Every year there is a film which, if the category existed, would win the award for the most over-hyped, over-rated film. In 2012, it was Rust and Bone, in 2013, it was Pacific Rim (or possibly This is the End), and in 2014, it looks like the award has already gone to The Fault in Our Stars.
Josh Boone has taken seat as the director for the adaptation of John Green’s courageous novel about two teens battling cancer—and he directs in the most awe-strikingly bland, average and clichéd manner one could imagine. The novel, although being far from the works of other contemporary authors like David Mitchell, at least has the ‘intellectual’ merit automatically awarded to literature which challenges the emotions of its readers (in this case those readers are teens). This film, however, is just your typically predictable teenage rom-com ‘movie’.
The plot, as aforementioned, centres on two teenagers, both of whom have had/are having their lives slowly sapped away from them by cancer. Boone feels the need to dredge this fact up every couple of minutes or so—of course, cancer naturally can’t be avoided, but after a while of seeing the suffering on such a great scale (bearing in mind the film has a 12A rating), it manages to develop into some kind of manipulative tool.
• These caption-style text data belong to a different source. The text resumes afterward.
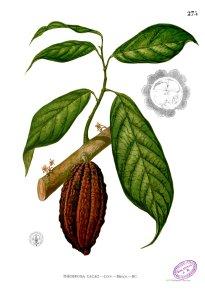 Какао Theobroma cacao Blanco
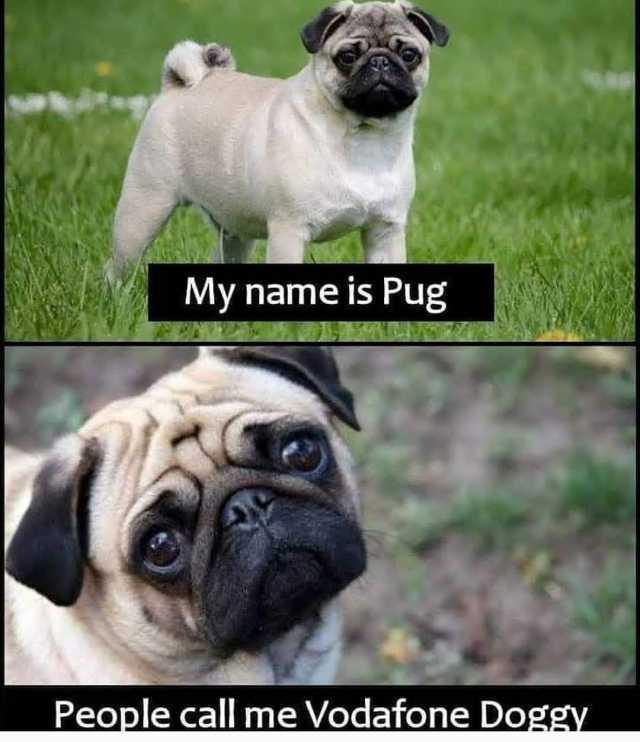 Dopl3r Com Memes My Name Is Pug People Call Me Vodafone Do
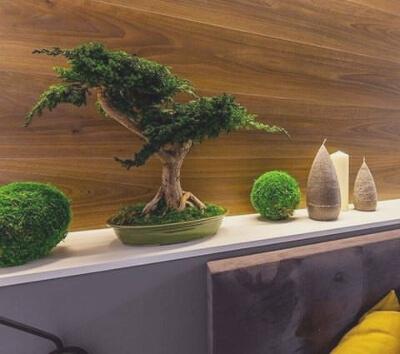 Маленькое дерево бонсай: фото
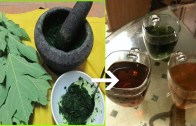 This Leaves Cure Diabetes Naturally – 100% Work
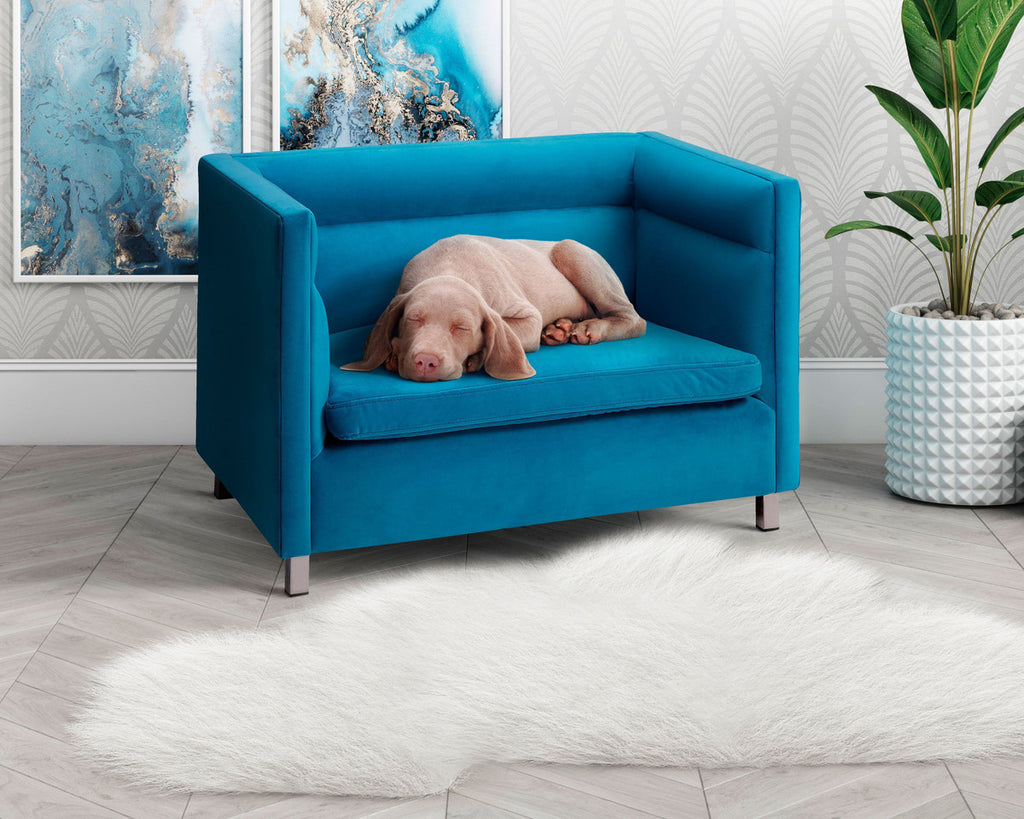 Beagle Pet Bed - Blue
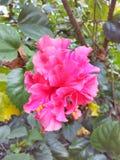 排列美好的花粉红色 库存照片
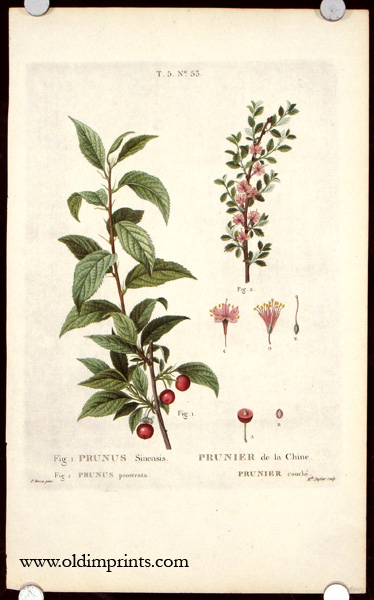 Prunus Sinensis. Prunier de la Chine. Prunus prostrata. Prunier couche. CHINA - BOTANICAL - CHERRY.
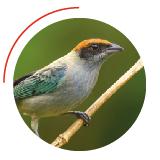 135 especies de aves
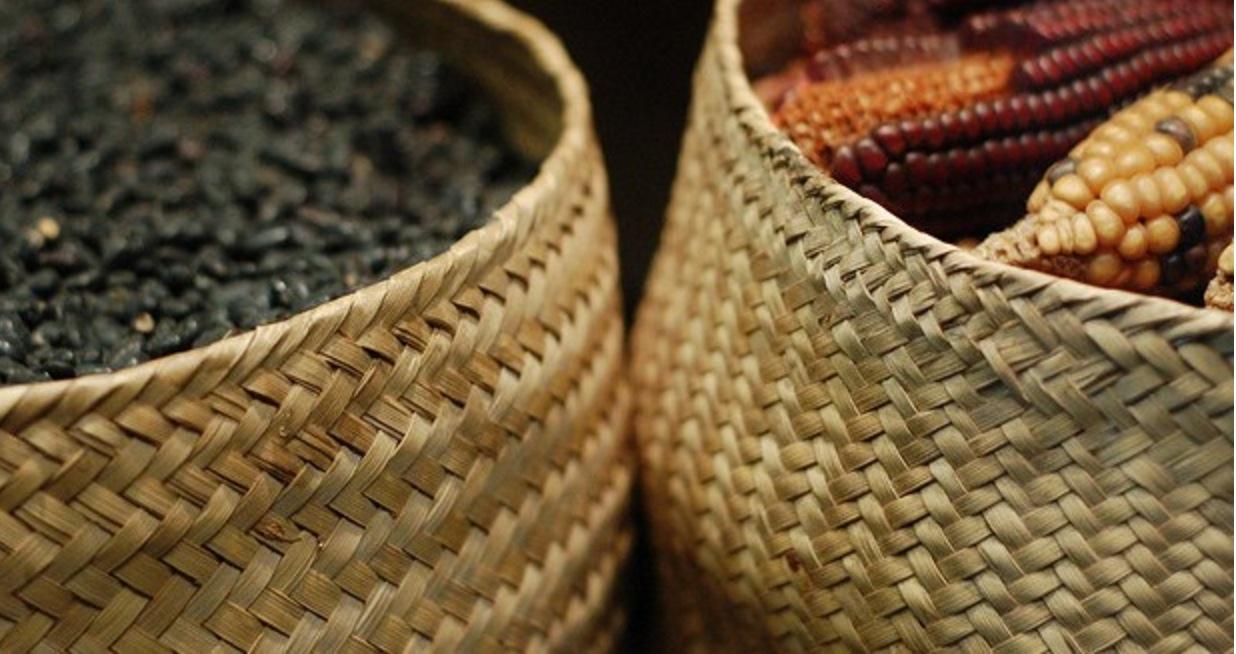Los beneficios inesperados de comer juntos frijol y ma z for Sembrar maiz y frijol juntos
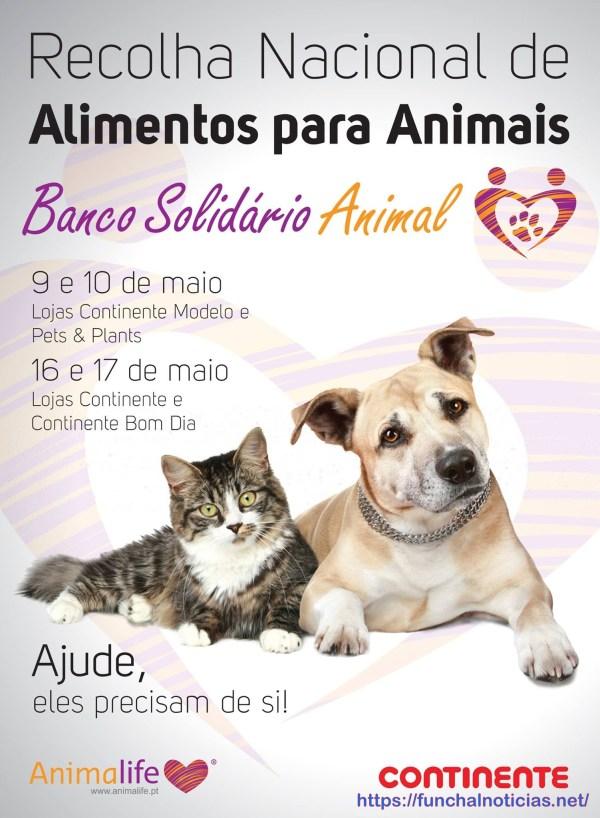 recolha Animalife cartaz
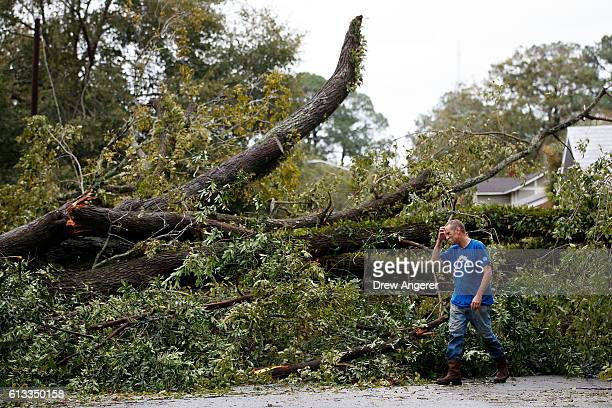 Rudd Long examines an elm tree that fell in front of his home October 8 2016 in Savannah Georgia Across the Southeast Over 14 million people have...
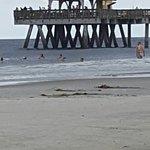 Tybee Island Beach Foto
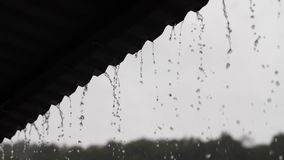 Rain falls down from a roof. Rain flows down from a roof down stock video footage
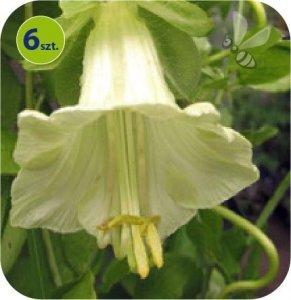 Cobea biała 6 sztuk
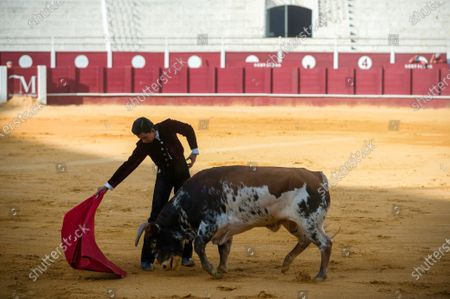 Editorial picture of Masterclass of bullfighting in Malaga, Spain - 30 May 2020
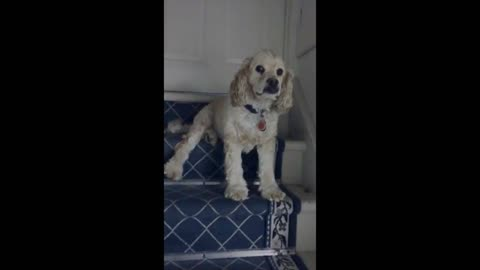 Stubborn dog adorably refuses to let his owner go out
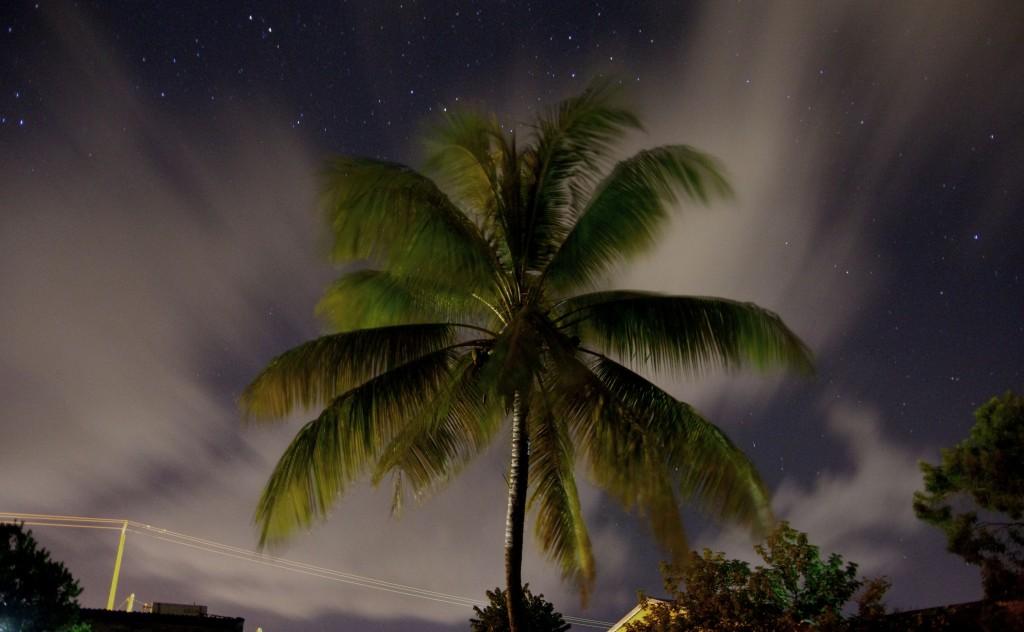 Cocotier jardin nuit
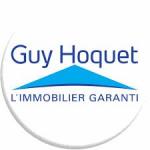 logo Guy hoquet immobilier delphimmo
The reminders of the teenagers’ plights end up becoming almost artificial due to the way that the scenes detailing their hardships are callously interspersed with the film’s more uplifting moments, and it all feels as if Boone is testing the emotional capacity of the audience to see how far he can push them.
Had Boone been a slightly more capable director and had the screenplay not been so raggedly dashed out, the two characters would probably have been a bit more endearing. It’s not necessarily the two characters that are irritating, it’s the way in which they are presented: their persistent jumps between happiness and sadness, existentialist thought and smoochy “I-don’t-want-to-lose-you-to-oblivion” moments shout ‘immaturity’, when in reality, they are two very brave individuals. Yes, as is frequently reinforced throughout, there is no stability in life; yet jolting tear-jerking exposition dialogue with happy action scenes just disturbs the narrative, not the reader. The falsity through which ‘metaphors’ are established and referred to is painstaking too… It’s the kind of film one would watch in Year 8 English as part of a teacher’s efforts to make the concept of symbolism comprehensible in the pre-adolescent mind.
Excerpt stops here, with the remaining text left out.